Reproduce all of the data below with every instance of "waterfront" swapped for "harbor" and everything else left unchanged, and leave the pictures out.

= = = = =

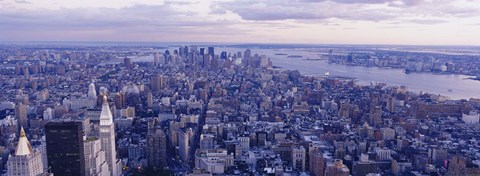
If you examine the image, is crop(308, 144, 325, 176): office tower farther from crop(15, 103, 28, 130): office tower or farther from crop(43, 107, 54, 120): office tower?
crop(15, 103, 28, 130): office tower

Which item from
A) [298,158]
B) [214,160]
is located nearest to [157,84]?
[214,160]

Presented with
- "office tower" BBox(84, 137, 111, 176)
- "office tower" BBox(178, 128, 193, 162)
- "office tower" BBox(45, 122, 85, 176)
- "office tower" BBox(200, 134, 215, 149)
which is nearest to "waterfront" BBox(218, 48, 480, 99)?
"office tower" BBox(200, 134, 215, 149)

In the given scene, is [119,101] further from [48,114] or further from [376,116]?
[376,116]

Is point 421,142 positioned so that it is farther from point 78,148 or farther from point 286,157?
point 78,148

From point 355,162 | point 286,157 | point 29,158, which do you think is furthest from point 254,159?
point 29,158

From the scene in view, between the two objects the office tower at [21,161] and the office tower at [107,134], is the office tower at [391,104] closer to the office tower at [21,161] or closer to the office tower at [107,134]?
the office tower at [107,134]

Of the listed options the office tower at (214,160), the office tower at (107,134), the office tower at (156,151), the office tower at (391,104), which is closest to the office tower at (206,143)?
the office tower at (214,160)
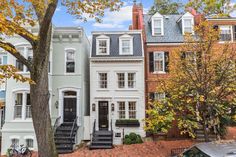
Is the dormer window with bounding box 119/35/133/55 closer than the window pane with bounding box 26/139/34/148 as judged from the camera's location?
No

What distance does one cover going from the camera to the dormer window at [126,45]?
63.6 feet

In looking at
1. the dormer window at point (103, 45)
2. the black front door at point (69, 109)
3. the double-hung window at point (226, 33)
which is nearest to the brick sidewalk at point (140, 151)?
the black front door at point (69, 109)

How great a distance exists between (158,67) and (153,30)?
139 inches

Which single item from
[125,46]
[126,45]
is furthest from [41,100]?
[126,45]

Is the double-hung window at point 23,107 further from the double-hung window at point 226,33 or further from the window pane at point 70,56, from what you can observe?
the double-hung window at point 226,33

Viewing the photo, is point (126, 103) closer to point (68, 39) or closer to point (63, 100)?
point (63, 100)

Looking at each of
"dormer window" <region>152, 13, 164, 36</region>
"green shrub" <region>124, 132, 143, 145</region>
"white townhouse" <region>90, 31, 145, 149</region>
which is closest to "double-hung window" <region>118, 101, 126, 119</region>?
"white townhouse" <region>90, 31, 145, 149</region>

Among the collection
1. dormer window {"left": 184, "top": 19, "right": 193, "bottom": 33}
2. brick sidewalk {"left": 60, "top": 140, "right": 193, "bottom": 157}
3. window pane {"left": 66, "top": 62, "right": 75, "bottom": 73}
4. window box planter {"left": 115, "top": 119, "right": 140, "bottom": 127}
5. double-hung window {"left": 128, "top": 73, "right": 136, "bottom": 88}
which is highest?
dormer window {"left": 184, "top": 19, "right": 193, "bottom": 33}

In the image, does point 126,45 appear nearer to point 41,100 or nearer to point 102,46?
point 102,46

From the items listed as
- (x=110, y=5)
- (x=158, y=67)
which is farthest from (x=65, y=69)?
(x=110, y=5)

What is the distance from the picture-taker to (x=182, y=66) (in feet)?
39.5

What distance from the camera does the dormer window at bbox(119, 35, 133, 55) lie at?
19375mm

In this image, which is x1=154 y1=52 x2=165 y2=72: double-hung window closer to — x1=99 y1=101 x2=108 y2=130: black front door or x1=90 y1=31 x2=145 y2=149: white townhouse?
x1=90 y1=31 x2=145 y2=149: white townhouse

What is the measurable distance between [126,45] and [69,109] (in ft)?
23.8
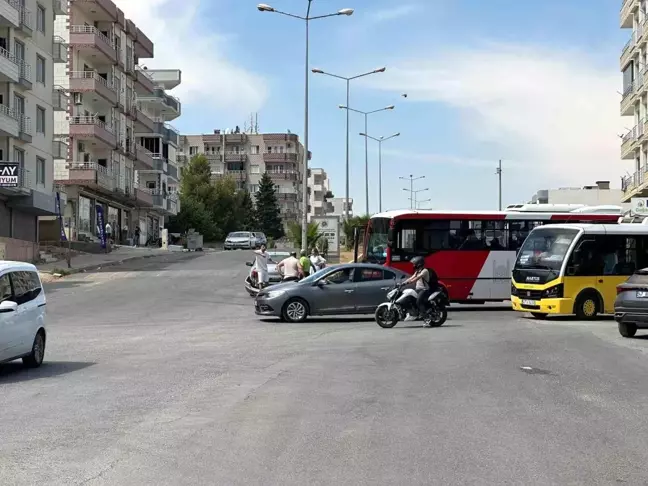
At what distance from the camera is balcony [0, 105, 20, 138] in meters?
46.3

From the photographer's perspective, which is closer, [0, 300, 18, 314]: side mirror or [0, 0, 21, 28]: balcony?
[0, 300, 18, 314]: side mirror

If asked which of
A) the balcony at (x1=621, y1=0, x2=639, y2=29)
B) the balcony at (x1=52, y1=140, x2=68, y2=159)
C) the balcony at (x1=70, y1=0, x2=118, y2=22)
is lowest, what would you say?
the balcony at (x1=52, y1=140, x2=68, y2=159)

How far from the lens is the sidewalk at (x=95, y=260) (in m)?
45.2

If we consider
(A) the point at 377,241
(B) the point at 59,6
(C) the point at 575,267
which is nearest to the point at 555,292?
(C) the point at 575,267

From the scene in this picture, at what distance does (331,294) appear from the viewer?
2448 cm

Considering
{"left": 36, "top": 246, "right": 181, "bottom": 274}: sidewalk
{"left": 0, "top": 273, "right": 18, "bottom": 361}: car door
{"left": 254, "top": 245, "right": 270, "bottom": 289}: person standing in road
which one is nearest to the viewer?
{"left": 0, "top": 273, "right": 18, "bottom": 361}: car door

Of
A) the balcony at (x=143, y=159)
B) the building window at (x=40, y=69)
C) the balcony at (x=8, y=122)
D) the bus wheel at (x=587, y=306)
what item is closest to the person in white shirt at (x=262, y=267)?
the bus wheel at (x=587, y=306)

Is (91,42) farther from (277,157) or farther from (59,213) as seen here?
(277,157)

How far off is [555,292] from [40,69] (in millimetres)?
37121

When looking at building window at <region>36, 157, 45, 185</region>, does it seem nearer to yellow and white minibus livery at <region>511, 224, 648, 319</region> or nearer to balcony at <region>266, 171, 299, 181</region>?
yellow and white minibus livery at <region>511, 224, 648, 319</region>

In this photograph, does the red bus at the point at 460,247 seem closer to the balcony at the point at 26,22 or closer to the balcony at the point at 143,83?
the balcony at the point at 26,22

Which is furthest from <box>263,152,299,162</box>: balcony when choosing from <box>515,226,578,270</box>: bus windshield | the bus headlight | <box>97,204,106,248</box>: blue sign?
the bus headlight

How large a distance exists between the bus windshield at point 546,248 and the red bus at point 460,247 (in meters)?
3.33

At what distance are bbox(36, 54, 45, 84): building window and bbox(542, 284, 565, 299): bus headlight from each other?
36088 mm
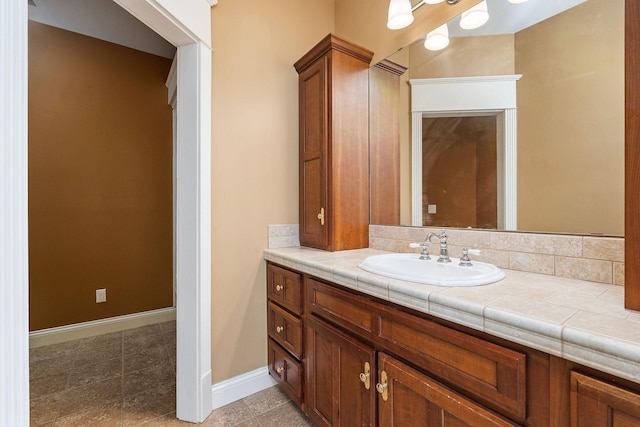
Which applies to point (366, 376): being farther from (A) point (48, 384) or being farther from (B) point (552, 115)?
(A) point (48, 384)

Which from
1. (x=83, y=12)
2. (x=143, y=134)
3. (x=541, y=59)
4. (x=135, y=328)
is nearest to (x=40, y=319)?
(x=135, y=328)

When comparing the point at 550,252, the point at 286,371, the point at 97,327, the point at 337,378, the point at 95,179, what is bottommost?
the point at 97,327

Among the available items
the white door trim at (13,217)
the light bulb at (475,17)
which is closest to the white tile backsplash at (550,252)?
the light bulb at (475,17)

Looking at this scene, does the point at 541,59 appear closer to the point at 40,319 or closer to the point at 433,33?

= = = = =

The response —
If you examine the image, is crop(308, 144, 325, 176): office tower farther from crop(15, 103, 28, 130): office tower or farther from crop(43, 107, 54, 120): office tower?
crop(15, 103, 28, 130): office tower

Which item from
A) [298,158]
B) [214,160]
is located nearest to [157,84]?
[214,160]

Presented with
- "office tower" BBox(84, 137, 111, 176)
- "office tower" BBox(178, 128, 193, 162)
- "office tower" BBox(45, 122, 85, 176)
- "office tower" BBox(200, 134, 215, 149)
which is nearest to "harbor" BBox(218, 48, 480, 99)?
"office tower" BBox(200, 134, 215, 149)

In the given scene, is [119,101] further from [48,114] or further from [376,116]?
[376,116]

Is point 421,142 positioned so that it is farther from point 78,148 or farther from point 286,157?
point 78,148

From point 355,162 | point 286,157 | point 29,158, which do you think is furthest from point 254,159?
point 29,158

From the scene in view, between the two objects the office tower at [21,161] and the office tower at [107,134], is the office tower at [391,104] closer to the office tower at [21,161] or closer to the office tower at [107,134]?
the office tower at [107,134]

Of the listed options the office tower at (214,160), the office tower at (107,134), the office tower at (156,151), the office tower at (391,104), which is closest to the office tower at (206,143)?
the office tower at (214,160)
Is the dormer window with bounding box 119/35/133/55 closer than the window pane with bounding box 26/139/34/148 as judged from the camera's location?
No

What distance does one cover going from the camera to the dormer window at [126,45]?
63.6 feet

In looking at
1. the dormer window at point (103, 45)
2. the black front door at point (69, 109)
3. the double-hung window at point (226, 33)
which is nearest to the brick sidewalk at point (140, 151)?
the black front door at point (69, 109)

How great a distance exists between (158,67) and (153,30)?
139 inches

Which single item from
[125,46]
[126,45]
is furthest from [41,100]?
[126,45]

Is the double-hung window at point 23,107 further from the double-hung window at point 226,33 or further from the window pane at point 70,56, from what you can observe?
the double-hung window at point 226,33

Viewing the photo, is point (126, 103) closer to point (68, 39) or closer to point (63, 100)?
point (63, 100)

Looking at each of
"dormer window" <region>152, 13, 164, 36</region>
"green shrub" <region>124, 132, 143, 145</region>
"white townhouse" <region>90, 31, 145, 149</region>
which is closest to "double-hung window" <region>118, 101, 126, 119</region>?
"white townhouse" <region>90, 31, 145, 149</region>

Among the collection
1. dormer window {"left": 184, "top": 19, "right": 193, "bottom": 33}
2. brick sidewalk {"left": 60, "top": 140, "right": 193, "bottom": 157}
3. window pane {"left": 66, "top": 62, "right": 75, "bottom": 73}
4. window box planter {"left": 115, "top": 119, "right": 140, "bottom": 127}
5. double-hung window {"left": 128, "top": 73, "right": 136, "bottom": 88}
which is highest?
dormer window {"left": 184, "top": 19, "right": 193, "bottom": 33}

In the image, does point 126,45 appear nearer to point 41,100 or nearer to point 102,46?
point 102,46

From the items listed as
- (x=110, y=5)
- (x=158, y=67)
which is farthest from (x=65, y=69)?
(x=110, y=5)

What is the distance from the picture-taker to (x=182, y=66) (in feet)?
39.5

What distance from the camera does the dormer window at bbox(119, 35, 133, 55) lie at?
19375mm

In this image, which is x1=154 y1=52 x2=165 y2=72: double-hung window closer to — x1=99 y1=101 x2=108 y2=130: black front door or x1=90 y1=31 x2=145 y2=149: white townhouse?
x1=90 y1=31 x2=145 y2=149: white townhouse

What is the measurable distance between [126,45] and [69,109] (in ft)?
23.8
At what distance from the camera is balcony [0, 105, 20, 138] in meters?
46.3

From the photographer's perspective, which is closer, [0, 300, 18, 314]: side mirror or [0, 0, 21, 28]: balcony?
[0, 300, 18, 314]: side mirror

If asked which of
A) the balcony at (x1=621, y1=0, x2=639, y2=29)
B) the balcony at (x1=52, y1=140, x2=68, y2=159)
C) the balcony at (x1=70, y1=0, x2=118, y2=22)
is lowest, what would you say?
the balcony at (x1=52, y1=140, x2=68, y2=159)

How far from the lens is the sidewalk at (x=95, y=260) (in m)?
45.2

If we consider
(A) the point at 377,241
(B) the point at 59,6
(C) the point at 575,267
which is nearest to the point at 555,292?
(C) the point at 575,267

From the scene in this picture, at what distance does (331,294) appear from the viewer?
2448 cm

Considering
{"left": 36, "top": 246, "right": 181, "bottom": 274}: sidewalk
{"left": 0, "top": 273, "right": 18, "bottom": 361}: car door
{"left": 254, "top": 245, "right": 270, "bottom": 289}: person standing in road
which one is nearest to the viewer?
{"left": 0, "top": 273, "right": 18, "bottom": 361}: car door

Of
A) the balcony at (x=143, y=159)
B) the building window at (x=40, y=69)
C) the balcony at (x=8, y=122)
D) the bus wheel at (x=587, y=306)
what item is closest to the person in white shirt at (x=262, y=267)?
the bus wheel at (x=587, y=306)

Is (91,42) farther from (277,157) or farther from (59,213) as seen here?
(277,157)

How far off is [555,292] from [40,69] (in millimetres)?
37121

When looking at building window at <region>36, 157, 45, 185</region>, does it seem nearer to yellow and white minibus livery at <region>511, 224, 648, 319</region> or nearer to balcony at <region>266, 171, 299, 181</region>?
yellow and white minibus livery at <region>511, 224, 648, 319</region>

In this photograph, does the red bus at the point at 460,247 seem closer to the balcony at the point at 26,22 or closer to the balcony at the point at 143,83?
the balcony at the point at 26,22

Which is furthest from <box>263,152,299,162</box>: balcony when choosing from <box>515,226,578,270</box>: bus windshield | the bus headlight | <box>97,204,106,248</box>: blue sign?
the bus headlight

How large a distance exists between the bus windshield at point 546,248 and the red bus at point 460,247 (in meters)?
3.33

At what distance are bbox(36, 54, 45, 84): building window and bbox(542, 284, 565, 299): bus headlight from each other?
36088 mm
Which applies to point (366, 376): being farther from (A) point (48, 384) or being farther from (B) point (552, 115)?
(A) point (48, 384)

Which from
1. (x=83, y=12)
2. (x=143, y=134)
3. (x=541, y=59)
4. (x=135, y=328)
is nearest to (x=40, y=319)?
(x=135, y=328)

When comparing the point at 550,252, the point at 286,371, the point at 97,327, the point at 337,378, the point at 95,179, what is bottommost?
the point at 97,327

Among the available items
the white door trim at (13,217)
the light bulb at (475,17)
which is closest to the white tile backsplash at (550,252)?
the light bulb at (475,17)

Looking at this scene, does the point at 541,59 appear closer to the point at 40,319 or closer to the point at 433,33?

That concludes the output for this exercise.